Multiple sclerosis (MS) is a chronic illness that presents many different symptoms since it can affect any part of the human body. While no two people living with MS will experience the same symptoms, according to healthline.com, there are some more common ways the condition affects the body.
Cognitive issues such as brain fog, memory and concentration problems are common for people living with MS and many experience vertigo or dizziness. In rare cases, patients may also suffer from tremors or seizures.
Vision problems are often one of the first signs of MS. Double vision, blurred vision and eye pain can come on suddenly but in most cases, they are temporary and are due to inflammation of the muscles around the eye and can be rectified with medication.

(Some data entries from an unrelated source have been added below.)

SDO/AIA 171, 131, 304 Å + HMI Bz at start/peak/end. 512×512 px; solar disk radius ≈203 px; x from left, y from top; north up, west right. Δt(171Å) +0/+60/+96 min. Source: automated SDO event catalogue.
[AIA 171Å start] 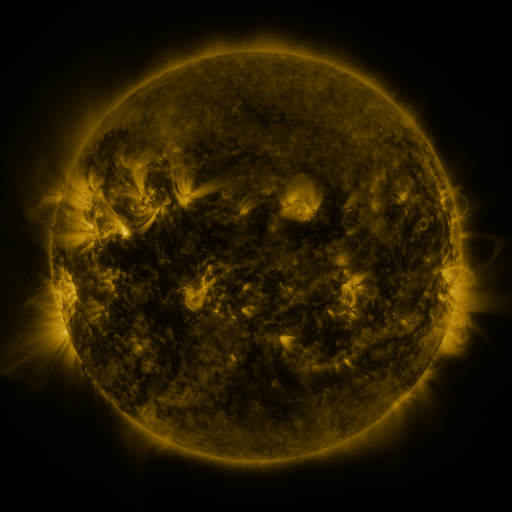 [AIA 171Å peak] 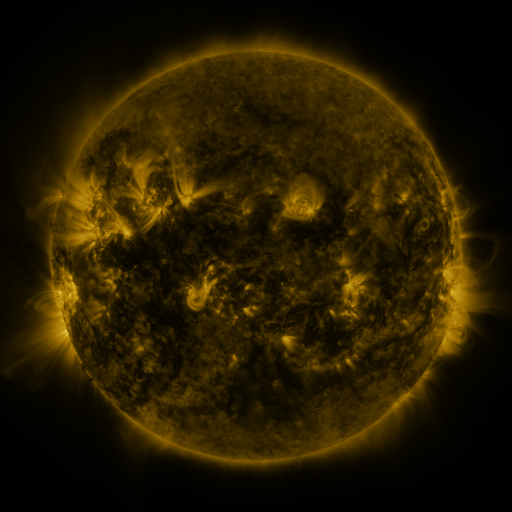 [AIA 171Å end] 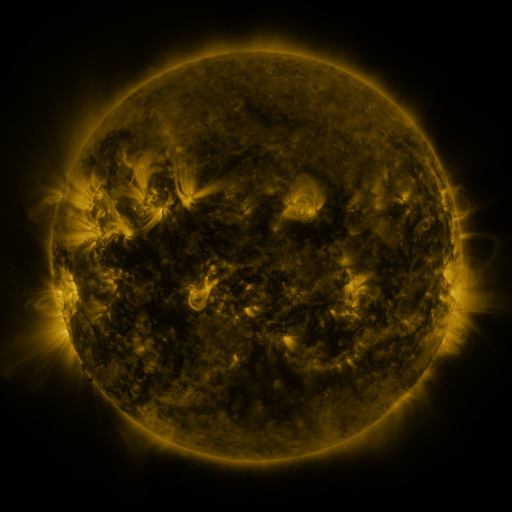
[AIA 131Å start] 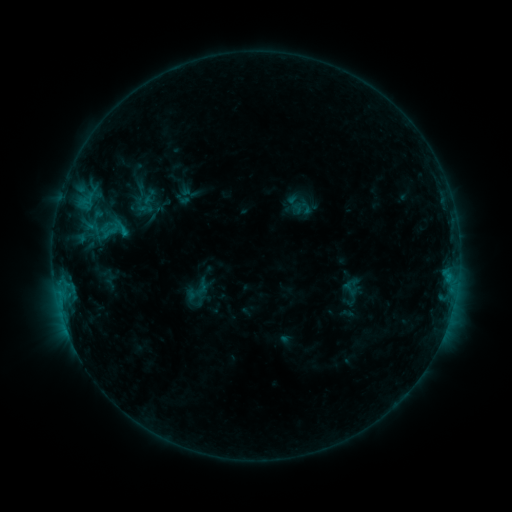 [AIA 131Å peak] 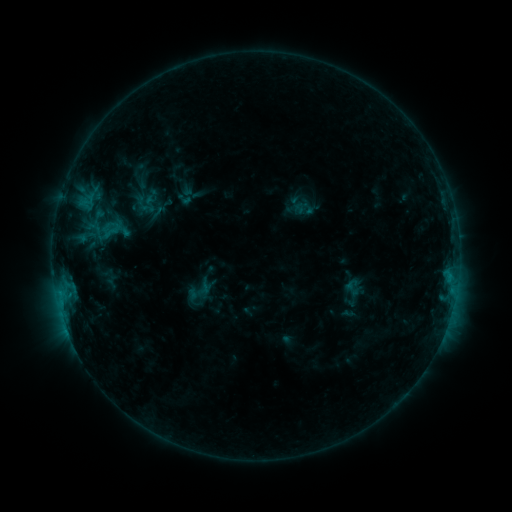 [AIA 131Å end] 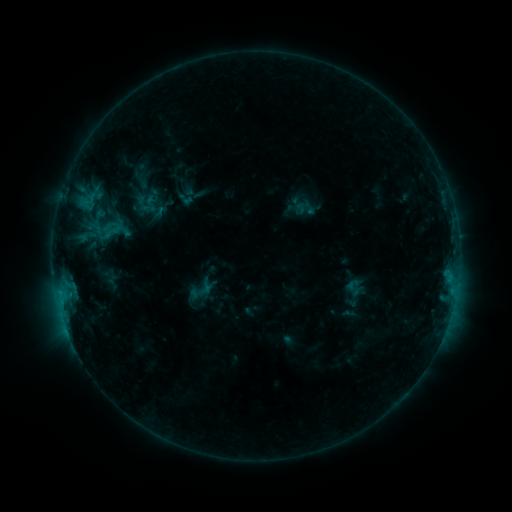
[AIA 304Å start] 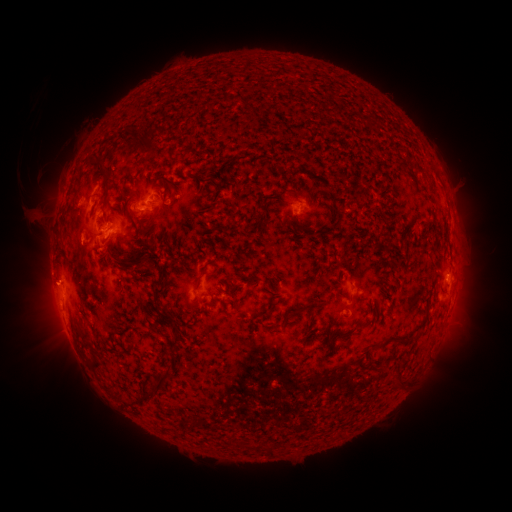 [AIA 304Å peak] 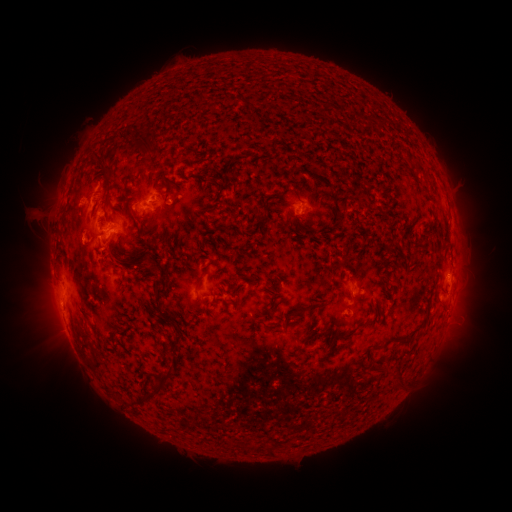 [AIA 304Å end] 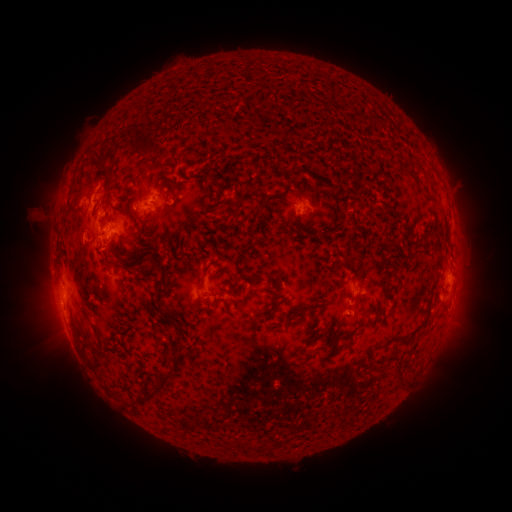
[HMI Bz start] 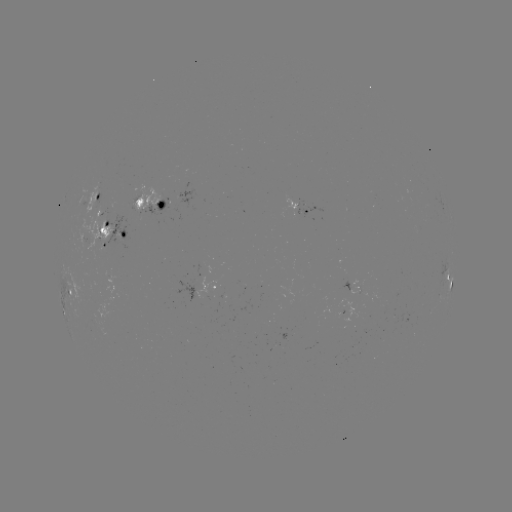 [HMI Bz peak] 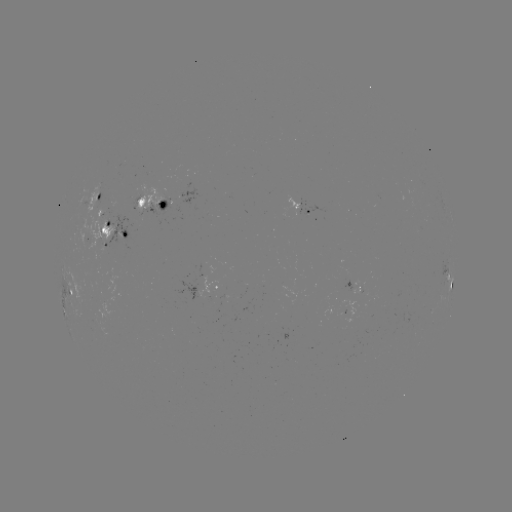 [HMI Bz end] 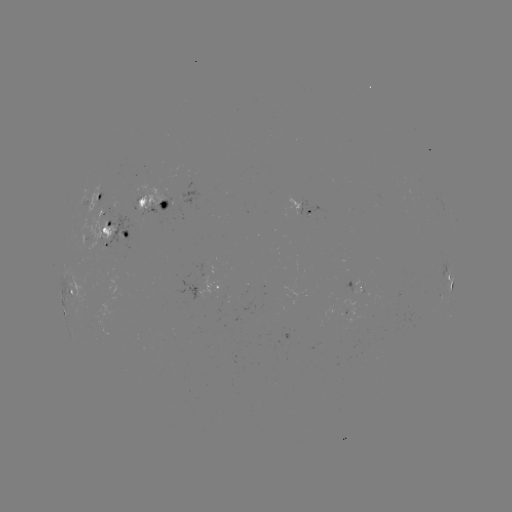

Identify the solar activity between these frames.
emerging-flux region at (99, 209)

In rare cases of MS, damage to the brainstem may result in hearing problems or deafness. Again, the majority of cases are temporary but some may suffer permanent damage to hearing.
Mouth and throat
Around 40 percent of people living with MS may experience problems with speech, usually slurred speech or trouble articulating. Some may also have trouble controlling the volume of their speech. Rarer still, some people may experience problems with swallowing which can be serious as it can lead to choking. Speech and language therapists can help with both speech and swallowing problems.
Arms and legs
The limbs are most likely to be affected by multiple sclerosis, with patients suffering from a variety of ailments such as pain, numbness, and tingling. Both fine and gross motor skills are involved as hand-to-eye coordination may be affected and many will suffer from balance problems or have difficulty walking as the disease progresses.
Bladder and bowel
Nerve damage can lead to problems controlling the bladder and bowel. Bladder problems are extremely common in MS affecting around 80 percent of patients. Bowel problems such as constipation, diarrhea and lack of bowel control can sometimes be managed through diet and exercise but in some cases, medication or surgery may be required.
There is no evidence that suggests MS affects fertility in men or women. And for women, many find that their MS goes into remission during pregnancy. However, between 20 percent and 40 percent will relapse after they have given birth.
Sexual dysfunction is common in MS, this could be due to a variety of reasons both physical and emotional. Nerve damage, fatigue, general pain and the effects of depression can all have an effect on a person’s libido. However, these can often be overcome with some medication or a little bit of planning.
The regular use of steroids and lack of exercise puts multiple sclerosis patients at a higher risk of osteoporosis. Exercise is important to help keep bones strong and healthy and to avoid excess bone density loss. People with multiple sclerosis are also more likely to be deficient in vitamin D, which plays a vital role in bone health.
Researchers have discovered that women with MS are more likely to suffer from cardiovascular problems than those without the condition. Regular exercise and a good diet are essential to help avoid problems such as stroke, heart disease or heart failure.